Gymnasium/gym/wrappers/monitoring/video_recorder.py

import json
import os
import subprocess
import tempfile
import os.path
import distutils.spawn, distutils.version
import numpy as np
from six import StringIO
import six
from gym import error, logger

def touch(path):
    open(path, 'a').close()

class VideoRecorder(object):
    """VideoRecorder renders a nice movie of a rollout, frame by frame. It
    comes with an `enabled` option so you can still use the same code
    on episodes where you don't want to record video.

    Note:
        You are responsible for calling `close` on a created
        VideoRecorder, or else you may leak an encoder process.

    Args:
        env (Env): Environment to take video of.
        path (Optional[str]): Path to the video file; will be randomly chosen if omitted.
        base_path (Optional[str]): Alternatively, path to the video file without extension, which will be added.
        metadata (Optional[dict]): Contents to save to the metadata file.
        enabled (bool): Whether to actually record video, or just no-op (for convenience)
    """

    def __init__(self, env, path=None, metadata=None, enabled=True, base_path=None):
        modes = env.metadata.get('render.modes', [])
        self._async = env.metadata.get('semantics.async')
        self.enabled = enabled

        # Don't bother setting anything else if not enabled
        if not self.enabled:
            return

        self.ansi_mode = False
        if 'rgb_array' not in modes:
            if 'ansi' in modes:
                self.ansi_mode = True
            else:
                logger.info('Disabling video recorder because {} neither supports video mode "rgb_array" nor "ansi".'.format(env))
                # Whoops, turns out we shouldn't be enabled after all
                self.enabled = False
                return

        if path is not None and base_path is not None:
            raise error.Error("You can pass at most one of `path` or `base_path`.")

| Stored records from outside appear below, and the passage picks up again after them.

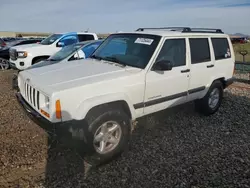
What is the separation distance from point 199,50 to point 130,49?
5.04ft

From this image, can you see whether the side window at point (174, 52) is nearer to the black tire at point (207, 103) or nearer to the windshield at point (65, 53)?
the black tire at point (207, 103)

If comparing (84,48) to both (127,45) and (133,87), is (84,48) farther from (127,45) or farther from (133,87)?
(133,87)

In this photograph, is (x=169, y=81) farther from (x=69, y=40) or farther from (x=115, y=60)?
(x=69, y=40)

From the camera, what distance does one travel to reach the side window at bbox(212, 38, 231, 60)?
5.21 metres

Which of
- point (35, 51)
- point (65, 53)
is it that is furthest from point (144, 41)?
point (35, 51)

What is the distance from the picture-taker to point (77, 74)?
3510 mm

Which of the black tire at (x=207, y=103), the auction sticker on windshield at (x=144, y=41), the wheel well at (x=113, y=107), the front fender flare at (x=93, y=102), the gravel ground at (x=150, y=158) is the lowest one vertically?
the gravel ground at (x=150, y=158)

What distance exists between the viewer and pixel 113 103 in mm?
3354

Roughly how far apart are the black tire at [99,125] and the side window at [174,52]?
1.22 metres

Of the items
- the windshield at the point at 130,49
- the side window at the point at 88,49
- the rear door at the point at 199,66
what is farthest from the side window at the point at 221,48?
the side window at the point at 88,49

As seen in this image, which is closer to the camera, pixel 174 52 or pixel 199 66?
pixel 174 52

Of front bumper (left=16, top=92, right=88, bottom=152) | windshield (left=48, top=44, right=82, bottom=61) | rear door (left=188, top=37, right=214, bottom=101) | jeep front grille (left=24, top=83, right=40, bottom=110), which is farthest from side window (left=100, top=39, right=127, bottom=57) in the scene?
windshield (left=48, top=44, right=82, bottom=61)

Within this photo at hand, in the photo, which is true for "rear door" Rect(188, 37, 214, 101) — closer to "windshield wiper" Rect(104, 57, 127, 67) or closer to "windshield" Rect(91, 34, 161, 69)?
"windshield" Rect(91, 34, 161, 69)

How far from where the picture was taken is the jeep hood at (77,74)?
3182 millimetres
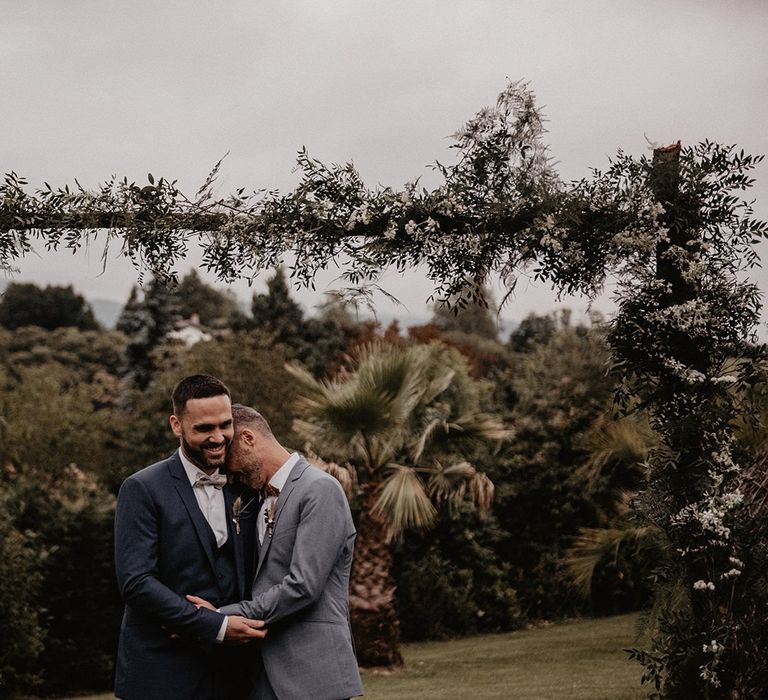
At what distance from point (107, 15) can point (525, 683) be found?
8.42 metres

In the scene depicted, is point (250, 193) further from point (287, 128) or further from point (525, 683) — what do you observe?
point (525, 683)

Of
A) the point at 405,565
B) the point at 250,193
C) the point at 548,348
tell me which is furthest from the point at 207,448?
the point at 548,348

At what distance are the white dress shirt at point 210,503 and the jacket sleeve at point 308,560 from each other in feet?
1.12

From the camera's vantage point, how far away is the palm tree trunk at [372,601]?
45.6ft

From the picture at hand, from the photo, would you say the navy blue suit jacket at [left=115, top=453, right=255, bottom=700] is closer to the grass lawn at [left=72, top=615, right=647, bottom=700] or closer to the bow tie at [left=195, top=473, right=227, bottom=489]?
the bow tie at [left=195, top=473, right=227, bottom=489]

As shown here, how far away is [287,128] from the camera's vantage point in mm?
7500

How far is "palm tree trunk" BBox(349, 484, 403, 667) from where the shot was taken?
13.9m

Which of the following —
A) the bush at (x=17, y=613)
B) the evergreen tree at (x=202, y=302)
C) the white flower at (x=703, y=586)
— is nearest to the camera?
the white flower at (x=703, y=586)

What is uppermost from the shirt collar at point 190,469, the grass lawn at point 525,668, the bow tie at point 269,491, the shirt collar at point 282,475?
the shirt collar at point 190,469

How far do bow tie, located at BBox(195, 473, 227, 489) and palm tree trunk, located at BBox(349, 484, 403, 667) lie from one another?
945cm

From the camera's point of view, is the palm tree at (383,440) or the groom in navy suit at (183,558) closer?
the groom in navy suit at (183,558)

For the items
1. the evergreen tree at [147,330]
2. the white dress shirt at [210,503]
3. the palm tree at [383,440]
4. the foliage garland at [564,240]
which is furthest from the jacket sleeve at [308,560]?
the evergreen tree at [147,330]

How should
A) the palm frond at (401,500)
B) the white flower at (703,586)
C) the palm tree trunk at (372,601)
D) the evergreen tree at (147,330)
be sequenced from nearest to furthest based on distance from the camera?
the white flower at (703,586) < the palm frond at (401,500) < the palm tree trunk at (372,601) < the evergreen tree at (147,330)

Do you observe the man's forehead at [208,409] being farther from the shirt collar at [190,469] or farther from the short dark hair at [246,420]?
the shirt collar at [190,469]
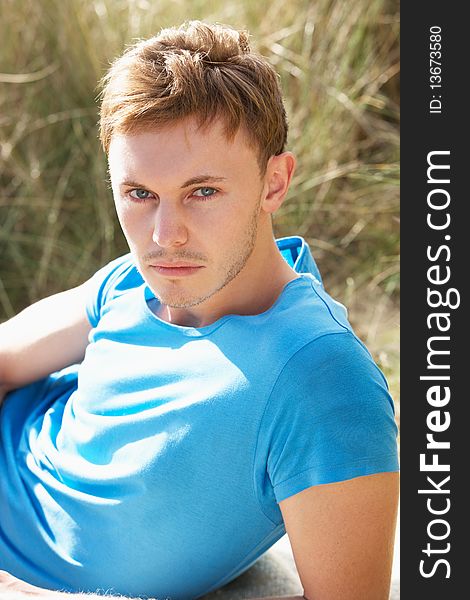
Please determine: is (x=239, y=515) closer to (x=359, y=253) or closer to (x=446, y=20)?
(x=446, y=20)

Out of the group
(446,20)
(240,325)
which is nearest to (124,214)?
(240,325)

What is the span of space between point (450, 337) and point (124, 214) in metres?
0.64

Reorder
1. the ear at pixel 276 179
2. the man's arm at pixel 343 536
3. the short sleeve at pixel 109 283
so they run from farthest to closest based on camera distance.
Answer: the short sleeve at pixel 109 283 < the ear at pixel 276 179 < the man's arm at pixel 343 536

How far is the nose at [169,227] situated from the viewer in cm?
173

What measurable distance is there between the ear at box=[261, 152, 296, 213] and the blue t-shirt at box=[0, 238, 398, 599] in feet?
0.53

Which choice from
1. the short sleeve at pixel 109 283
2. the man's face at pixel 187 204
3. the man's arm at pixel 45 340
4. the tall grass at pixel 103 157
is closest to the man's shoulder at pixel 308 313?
the man's face at pixel 187 204

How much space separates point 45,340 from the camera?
88.6 inches

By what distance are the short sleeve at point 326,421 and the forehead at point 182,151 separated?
14.2 inches

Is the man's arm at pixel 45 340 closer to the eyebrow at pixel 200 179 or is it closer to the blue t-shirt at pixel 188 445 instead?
the blue t-shirt at pixel 188 445

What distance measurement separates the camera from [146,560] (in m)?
1.86

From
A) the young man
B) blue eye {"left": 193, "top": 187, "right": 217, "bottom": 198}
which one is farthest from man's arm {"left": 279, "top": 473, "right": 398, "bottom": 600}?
blue eye {"left": 193, "top": 187, "right": 217, "bottom": 198}

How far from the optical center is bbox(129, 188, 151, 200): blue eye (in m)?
1.78

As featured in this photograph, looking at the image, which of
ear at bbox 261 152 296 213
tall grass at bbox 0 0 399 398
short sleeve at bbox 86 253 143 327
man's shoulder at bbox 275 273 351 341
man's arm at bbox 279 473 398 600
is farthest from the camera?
tall grass at bbox 0 0 399 398

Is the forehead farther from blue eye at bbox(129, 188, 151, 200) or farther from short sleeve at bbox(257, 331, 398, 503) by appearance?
short sleeve at bbox(257, 331, 398, 503)
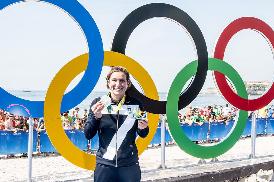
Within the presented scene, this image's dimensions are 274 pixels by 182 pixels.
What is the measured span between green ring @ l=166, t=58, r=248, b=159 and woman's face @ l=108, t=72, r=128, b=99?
3.40 metres

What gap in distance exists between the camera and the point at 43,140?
37.5 ft

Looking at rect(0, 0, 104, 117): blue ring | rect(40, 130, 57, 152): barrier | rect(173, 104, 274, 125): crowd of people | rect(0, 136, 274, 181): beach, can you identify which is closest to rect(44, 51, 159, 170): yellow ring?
rect(0, 0, 104, 117): blue ring

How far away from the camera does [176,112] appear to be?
24.8ft

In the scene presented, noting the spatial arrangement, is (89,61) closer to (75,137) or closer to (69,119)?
(75,137)

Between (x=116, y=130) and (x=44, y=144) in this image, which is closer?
(x=116, y=130)

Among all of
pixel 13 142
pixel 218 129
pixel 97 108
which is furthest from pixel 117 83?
pixel 218 129

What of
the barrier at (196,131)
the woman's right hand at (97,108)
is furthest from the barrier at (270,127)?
the woman's right hand at (97,108)

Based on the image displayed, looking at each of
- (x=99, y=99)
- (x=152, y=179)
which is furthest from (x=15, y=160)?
(x=99, y=99)

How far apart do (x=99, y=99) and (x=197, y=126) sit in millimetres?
10836

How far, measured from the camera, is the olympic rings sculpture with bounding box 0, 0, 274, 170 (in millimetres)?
6246

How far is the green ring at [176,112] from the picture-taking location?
752 cm

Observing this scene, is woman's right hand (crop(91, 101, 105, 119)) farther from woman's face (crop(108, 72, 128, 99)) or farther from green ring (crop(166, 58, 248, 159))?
green ring (crop(166, 58, 248, 159))

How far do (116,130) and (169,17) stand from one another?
3721mm

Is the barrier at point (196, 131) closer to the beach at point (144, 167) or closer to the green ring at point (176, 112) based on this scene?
the beach at point (144, 167)
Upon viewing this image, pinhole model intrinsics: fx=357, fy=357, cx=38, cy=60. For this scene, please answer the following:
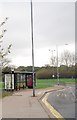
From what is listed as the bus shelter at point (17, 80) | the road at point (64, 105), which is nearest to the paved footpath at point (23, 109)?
the road at point (64, 105)

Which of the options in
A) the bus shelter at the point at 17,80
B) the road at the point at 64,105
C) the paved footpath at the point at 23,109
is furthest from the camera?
the bus shelter at the point at 17,80

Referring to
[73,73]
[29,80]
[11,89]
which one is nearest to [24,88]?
[29,80]

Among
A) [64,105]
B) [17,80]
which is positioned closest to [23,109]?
[64,105]

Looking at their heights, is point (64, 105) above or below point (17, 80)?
below

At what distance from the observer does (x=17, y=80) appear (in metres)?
41.9

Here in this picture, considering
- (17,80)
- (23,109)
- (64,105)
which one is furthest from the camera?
(17,80)

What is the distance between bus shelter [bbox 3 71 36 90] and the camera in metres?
36.4

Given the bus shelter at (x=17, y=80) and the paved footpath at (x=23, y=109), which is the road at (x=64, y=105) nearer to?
the paved footpath at (x=23, y=109)

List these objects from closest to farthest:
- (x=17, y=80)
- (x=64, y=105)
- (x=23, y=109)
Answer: (x=23, y=109) → (x=64, y=105) → (x=17, y=80)

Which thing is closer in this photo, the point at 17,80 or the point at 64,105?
the point at 64,105

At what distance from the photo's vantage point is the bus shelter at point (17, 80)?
36.4 meters

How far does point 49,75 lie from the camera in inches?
4181

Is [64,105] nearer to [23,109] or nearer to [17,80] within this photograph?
[23,109]

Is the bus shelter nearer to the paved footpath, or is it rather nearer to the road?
the road
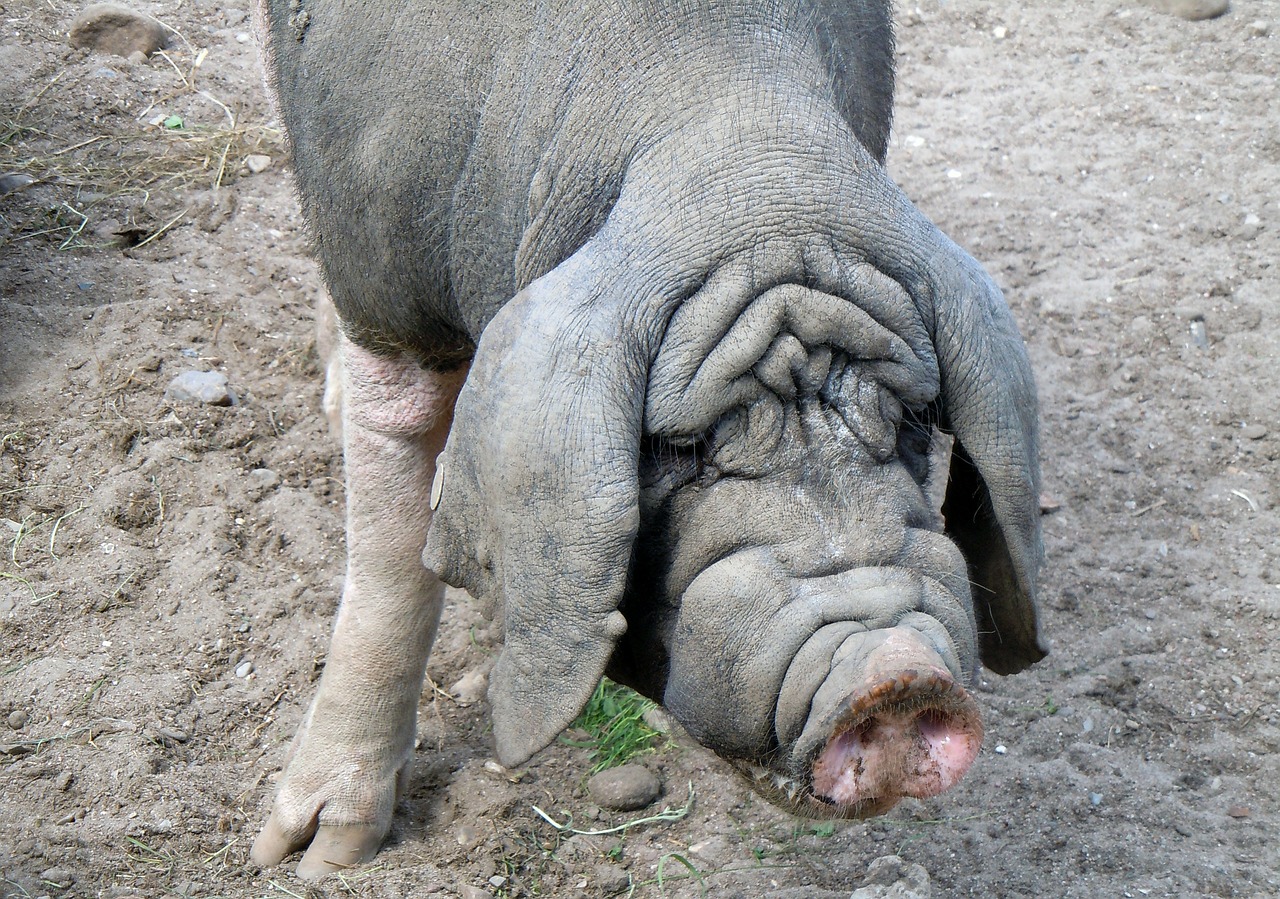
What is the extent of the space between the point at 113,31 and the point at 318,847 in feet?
16.5

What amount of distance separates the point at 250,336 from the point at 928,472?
3812 millimetres

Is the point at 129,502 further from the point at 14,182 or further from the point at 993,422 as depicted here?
the point at 993,422

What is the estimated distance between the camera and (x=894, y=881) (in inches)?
141

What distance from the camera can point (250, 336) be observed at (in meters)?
5.55

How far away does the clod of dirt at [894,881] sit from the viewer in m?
3.41

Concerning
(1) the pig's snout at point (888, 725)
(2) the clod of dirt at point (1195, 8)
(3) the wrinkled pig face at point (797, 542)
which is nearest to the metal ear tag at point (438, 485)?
(3) the wrinkled pig face at point (797, 542)

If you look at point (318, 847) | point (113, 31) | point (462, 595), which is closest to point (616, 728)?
point (462, 595)

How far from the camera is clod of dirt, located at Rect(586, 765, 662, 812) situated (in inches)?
159

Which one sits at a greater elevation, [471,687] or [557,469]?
[557,469]

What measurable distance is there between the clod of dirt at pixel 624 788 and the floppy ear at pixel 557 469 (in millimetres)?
1691

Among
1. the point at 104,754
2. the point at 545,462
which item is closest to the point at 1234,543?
the point at 545,462

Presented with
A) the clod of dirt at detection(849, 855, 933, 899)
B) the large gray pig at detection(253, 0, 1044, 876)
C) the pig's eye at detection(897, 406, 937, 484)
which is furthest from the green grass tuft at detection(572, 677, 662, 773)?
the pig's eye at detection(897, 406, 937, 484)

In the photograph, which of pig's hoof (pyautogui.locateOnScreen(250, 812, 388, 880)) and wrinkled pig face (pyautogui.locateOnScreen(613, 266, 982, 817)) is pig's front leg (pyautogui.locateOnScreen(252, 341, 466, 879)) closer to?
pig's hoof (pyautogui.locateOnScreen(250, 812, 388, 880))

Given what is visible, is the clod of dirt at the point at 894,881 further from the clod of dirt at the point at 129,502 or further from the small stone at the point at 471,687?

        self.last_frame = None
        self.env = env

        required_ext = '.json' if self.ansi_mode else '.mp4'
        if path is None:
            if base_path is not None:
                # Base path given, append ext
                path = base_path + required_ext
            else:
                # Otherwise, just generate a unique filename
                with tempfile.NamedTemporaryFile(suffix=required_ext, delete=False) as f:
                    path = f.name
        self.path = path

        path_base, actual_ext = os.path.splitext(self.path)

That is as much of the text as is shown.